Discovering one’s purpose is discovering what one needs in life. Discovering what you are meant to be in life. Not what you want to be but what God wants you to be in life. You can never discover your purpose without the help of God.
Ask Yourself Some Questions
You can discover your purpose when you start asking yourself some questions and give answers to such as “what do I need in life?” (Your purpose in life) by finding your purpose, you will know what you need in life and life will be easy for you. Sometimes, we want every good thing in life but what really matters is not what you want but what you need in life. People respect you when you discover your purpose and start making serious decisions. God is your creator and what he needs from you is your purpose. Discovering your purpose on time makes you more successful in life, you need to focus on the present, look forward, think big, do what you love, stay positive, be persistent, get the job done, fight for something you believe in. To be a successful being in life, you also need to manage your time effectively.

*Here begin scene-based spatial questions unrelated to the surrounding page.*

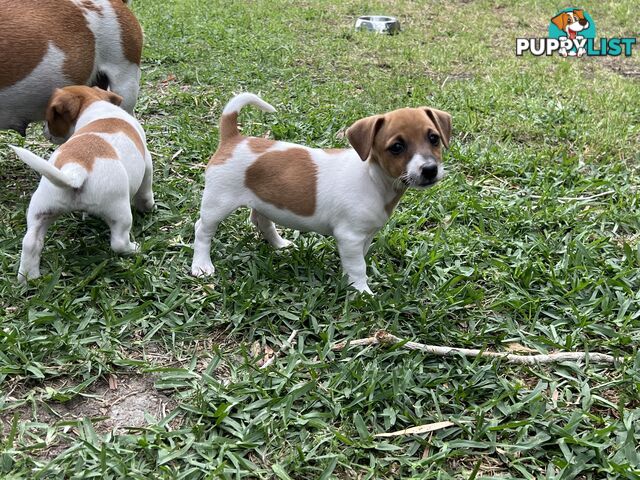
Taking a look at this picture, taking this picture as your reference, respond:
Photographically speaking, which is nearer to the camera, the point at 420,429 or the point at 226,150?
the point at 420,429

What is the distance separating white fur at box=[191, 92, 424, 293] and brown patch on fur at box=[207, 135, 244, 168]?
0.08 ft

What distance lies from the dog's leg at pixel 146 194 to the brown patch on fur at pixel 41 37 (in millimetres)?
967

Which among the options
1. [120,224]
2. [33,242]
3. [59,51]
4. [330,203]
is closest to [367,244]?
[330,203]

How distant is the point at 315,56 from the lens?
743 centimetres

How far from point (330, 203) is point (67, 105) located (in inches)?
73.5

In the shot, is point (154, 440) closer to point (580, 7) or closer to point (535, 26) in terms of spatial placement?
point (535, 26)

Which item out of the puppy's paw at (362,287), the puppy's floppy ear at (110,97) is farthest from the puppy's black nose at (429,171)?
the puppy's floppy ear at (110,97)

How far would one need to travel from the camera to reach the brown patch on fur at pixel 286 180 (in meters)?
Answer: 3.33

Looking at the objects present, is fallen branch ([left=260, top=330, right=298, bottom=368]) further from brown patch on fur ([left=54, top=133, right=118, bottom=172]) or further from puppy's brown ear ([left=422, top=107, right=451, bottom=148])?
brown patch on fur ([left=54, top=133, right=118, bottom=172])

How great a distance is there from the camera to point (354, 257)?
3.34 meters

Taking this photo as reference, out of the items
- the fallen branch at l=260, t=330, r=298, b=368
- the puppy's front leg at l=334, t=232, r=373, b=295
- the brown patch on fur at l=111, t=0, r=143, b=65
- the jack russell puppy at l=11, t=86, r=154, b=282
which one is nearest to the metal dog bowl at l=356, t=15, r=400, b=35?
the brown patch on fur at l=111, t=0, r=143, b=65

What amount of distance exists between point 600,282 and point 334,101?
132 inches

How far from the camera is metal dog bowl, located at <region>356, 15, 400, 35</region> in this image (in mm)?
8570

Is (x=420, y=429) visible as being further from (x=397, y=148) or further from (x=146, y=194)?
(x=146, y=194)
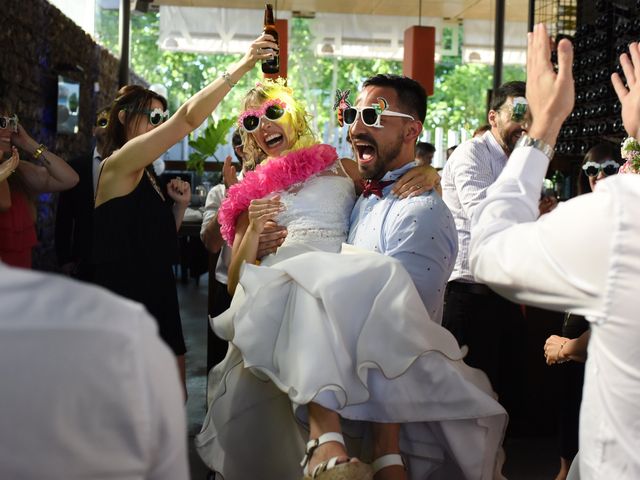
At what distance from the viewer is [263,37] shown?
9.07ft

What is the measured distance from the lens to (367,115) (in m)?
2.79

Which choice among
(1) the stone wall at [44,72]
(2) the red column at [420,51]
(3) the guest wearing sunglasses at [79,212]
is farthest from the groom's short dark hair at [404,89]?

Sometimes, people find themselves doing or studying what they don’t need. Your potentials determine your purpose in life, don’t feel bad on yourself because, with the right information, your purpose is sure. You will get to a place in life and these things will be very useful to you.
Nothing happens as a mistake; they all have their purpose to fulfill in life. Spend at least one hour or thirty minutes every day to do what you have passion for.
Time Management
Time management has a very big role to play in discovering one’s purpose in life. Why most people suffer a lot in life is because they waste too much of their time doing nothing. We sleep too much; we rest too much; let’s make every moment to be useful. Sleeping too much won’t do us any good. Push yourself because no one else is going to do it for you. The fact that you are not where you want to be should be enough motivation.
Life without purpose is time without meaning. It is useless to keep ample time if there is no end towards which we are moving. God calls you in this world for you to discover your purpose and work towards it. Your plans cannot change God’s purpose. What God calls for, he provides for.
Sometimes people will say I want to be rich in life. If you said so, fine, then learn how to manage your time and discover your purpose in life. Most times, our parents do destroy our destiny by forcing us to study what we are not meant to just because they had a dream of studying it but were not opportuned to. Parents should ask knowledge from God so as to know what their children need in life.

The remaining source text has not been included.